What federated worlds really means: you have many *independent* developers
linking their worlds together. At the Internet scale, this might mean *
millions* of concurrent developers, the way we have billions of web-pages
today. To ask a million developers to be 'disciplined' would be optimistic.
Even asking them to be 'benign' would be ineffective. A million developers
will have almost a million agendas. At large scales, discipline and security
must be systematic, and on the path of least resistance. The win is
commensurate with the challenge - rich content and relationships, secure
business integration, augmented reality, and a cloud of
not-entirely-trustworthy compute resources available for competitive prices
with an e-purse (but not every computation needs trust). This is part of
what I aim to achieve with RDP.

So long as your world is built by yourself or a small group, you can achieve
the discipline necessary to make TeaTime or a minor variation work at scale.
You can even allow some user-generated content, if you carefully control its
construction or at least limit damage.

Regards,

Dave

On Tue, Aug 9, 2011 at 8:39 PM, Casey Ransberger
casey.obrie...@gmail.comwrote:

 Aha. This explains why various wonderful people warned me that what I
 wanted to do would end up being expensive to implement.

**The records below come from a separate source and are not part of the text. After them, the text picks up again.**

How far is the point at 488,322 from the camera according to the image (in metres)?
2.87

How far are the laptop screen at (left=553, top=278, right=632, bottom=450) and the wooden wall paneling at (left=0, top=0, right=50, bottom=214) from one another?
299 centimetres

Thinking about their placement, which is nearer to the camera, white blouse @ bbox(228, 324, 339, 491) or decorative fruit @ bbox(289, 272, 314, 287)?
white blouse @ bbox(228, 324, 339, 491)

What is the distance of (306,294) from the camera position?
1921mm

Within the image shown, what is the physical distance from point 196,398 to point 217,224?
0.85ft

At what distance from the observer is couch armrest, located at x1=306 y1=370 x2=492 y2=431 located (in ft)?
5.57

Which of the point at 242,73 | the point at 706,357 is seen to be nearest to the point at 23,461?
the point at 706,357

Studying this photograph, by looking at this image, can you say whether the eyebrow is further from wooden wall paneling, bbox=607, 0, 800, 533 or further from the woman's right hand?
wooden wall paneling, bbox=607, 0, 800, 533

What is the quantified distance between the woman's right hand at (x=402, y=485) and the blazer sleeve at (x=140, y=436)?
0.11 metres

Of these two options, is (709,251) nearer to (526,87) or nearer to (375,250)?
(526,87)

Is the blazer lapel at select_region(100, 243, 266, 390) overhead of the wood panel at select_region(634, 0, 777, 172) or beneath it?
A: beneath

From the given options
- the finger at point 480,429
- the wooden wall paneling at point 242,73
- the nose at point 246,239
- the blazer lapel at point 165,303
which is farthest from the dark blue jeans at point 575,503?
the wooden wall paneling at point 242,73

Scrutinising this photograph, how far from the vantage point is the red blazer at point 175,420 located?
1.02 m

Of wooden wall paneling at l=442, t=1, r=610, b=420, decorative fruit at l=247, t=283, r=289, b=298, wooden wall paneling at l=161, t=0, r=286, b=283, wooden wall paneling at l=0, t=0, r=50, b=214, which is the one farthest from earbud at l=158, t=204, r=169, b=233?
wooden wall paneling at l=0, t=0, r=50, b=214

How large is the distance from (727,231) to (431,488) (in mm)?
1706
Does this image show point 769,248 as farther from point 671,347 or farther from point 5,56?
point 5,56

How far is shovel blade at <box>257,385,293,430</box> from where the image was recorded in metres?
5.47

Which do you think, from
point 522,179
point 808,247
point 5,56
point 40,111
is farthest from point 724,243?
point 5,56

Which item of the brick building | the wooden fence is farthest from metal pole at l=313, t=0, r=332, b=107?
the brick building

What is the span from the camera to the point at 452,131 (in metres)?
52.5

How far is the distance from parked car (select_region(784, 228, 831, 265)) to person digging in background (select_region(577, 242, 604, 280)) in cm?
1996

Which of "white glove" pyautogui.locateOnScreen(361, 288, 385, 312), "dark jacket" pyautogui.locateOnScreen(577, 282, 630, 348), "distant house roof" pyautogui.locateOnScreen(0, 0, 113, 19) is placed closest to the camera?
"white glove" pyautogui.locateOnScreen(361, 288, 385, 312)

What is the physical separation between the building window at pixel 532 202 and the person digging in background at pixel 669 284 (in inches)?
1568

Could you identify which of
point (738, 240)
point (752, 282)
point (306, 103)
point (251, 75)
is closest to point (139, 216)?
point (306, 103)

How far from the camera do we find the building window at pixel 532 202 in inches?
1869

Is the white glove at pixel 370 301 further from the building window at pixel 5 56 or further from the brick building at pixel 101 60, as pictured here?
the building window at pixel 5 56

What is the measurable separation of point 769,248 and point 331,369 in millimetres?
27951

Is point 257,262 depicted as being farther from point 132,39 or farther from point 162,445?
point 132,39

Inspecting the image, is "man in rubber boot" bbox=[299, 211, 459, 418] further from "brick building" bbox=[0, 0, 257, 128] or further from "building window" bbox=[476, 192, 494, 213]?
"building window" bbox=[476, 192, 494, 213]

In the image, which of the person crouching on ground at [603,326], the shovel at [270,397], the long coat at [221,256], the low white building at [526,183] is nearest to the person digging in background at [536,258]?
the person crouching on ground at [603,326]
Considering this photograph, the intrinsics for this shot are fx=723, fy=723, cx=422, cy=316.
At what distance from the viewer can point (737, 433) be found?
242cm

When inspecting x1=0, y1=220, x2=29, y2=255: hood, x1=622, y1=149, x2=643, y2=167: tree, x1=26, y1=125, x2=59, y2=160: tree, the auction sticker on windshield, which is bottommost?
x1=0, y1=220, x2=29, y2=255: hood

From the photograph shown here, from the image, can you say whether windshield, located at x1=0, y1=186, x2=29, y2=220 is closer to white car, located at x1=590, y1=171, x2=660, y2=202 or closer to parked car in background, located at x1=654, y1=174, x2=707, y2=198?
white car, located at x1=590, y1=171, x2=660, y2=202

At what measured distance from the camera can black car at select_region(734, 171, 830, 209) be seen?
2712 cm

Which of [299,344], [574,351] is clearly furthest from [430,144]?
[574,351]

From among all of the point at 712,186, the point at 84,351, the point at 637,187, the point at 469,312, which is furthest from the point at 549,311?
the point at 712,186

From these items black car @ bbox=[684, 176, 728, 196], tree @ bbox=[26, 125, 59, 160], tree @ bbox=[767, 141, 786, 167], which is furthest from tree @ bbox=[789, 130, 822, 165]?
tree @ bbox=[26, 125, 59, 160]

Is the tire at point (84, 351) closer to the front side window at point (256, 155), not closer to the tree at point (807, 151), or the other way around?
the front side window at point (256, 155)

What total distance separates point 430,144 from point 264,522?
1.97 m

 There's been some talk about federated worlds and this is I *think* part
 of what I'm after.

 So let me ask you this: if I can find a way to cut down the time to load a
 new room far enough to where users don't have to notice it very much, e.g.
 by caching a lot of assets on disk, etc, find a way so that one can see into
 the next room in a matrix of rooms, and then just make the portals invisible
 and at compass boundaries between spaces, do you still think I'd need to rip
 out TeaTime and replace it with something of a completely different design
 in order to build a large, apparently (but not actually) continuous space?

 I realize that I'm probably pushing my luck:) but crowds are important for
 large groups like everyone, so this just got twice as interesting!

 On Tue, Aug 9, 2011 at 5:37 PM, David Barbour dmbarb...@gmail.com wrote:

 On Tue, Aug 9, 2011 at 3:40 PM, BGB cr88...@gmail.com wrote:

 ideally, we should probably be working with higher-level entities
 instead of lower-level geometry.


 I agree with rendering high-level concepts rather than low-level
 geometries.

 But I favor a more logical model - i.e. rendering a set of logical
 predicates.

 Either way, we have a set of records to render. But predicates can be
 computed dynamically, a result of composing queries and computing views.
 Predicates lack identity or state. This greatly affects how we manage the
 opposite direction: modeling user input.


 possibly, ultimately all levels should be expressed, but what should be
 fundamental, what should be expressed in each map, ... is potentially a
 subject of debate.


 I wouldn't want to build in any 'fundamental' features, except maybe
 strings and numbers. But we should expect a lot of de-facto standards -
 including forms, rooms, avatars, clothing, doors, buildings, landscapes,
 materials, some SVG equivalent, common image formats, video, et cetera - as
 a natural consequence of the development model. It would pay to make sure we
 have a lot of *good* standards from the very start, along with a flexible
 model (e.g. supporting declarative mixins might be nice).



 I am not familiar with the Teatime protocol. apparently Wikipedia doesn't
 really know about it either...


 Teatime was developed for Croquet. You can look it up on the VPRI site.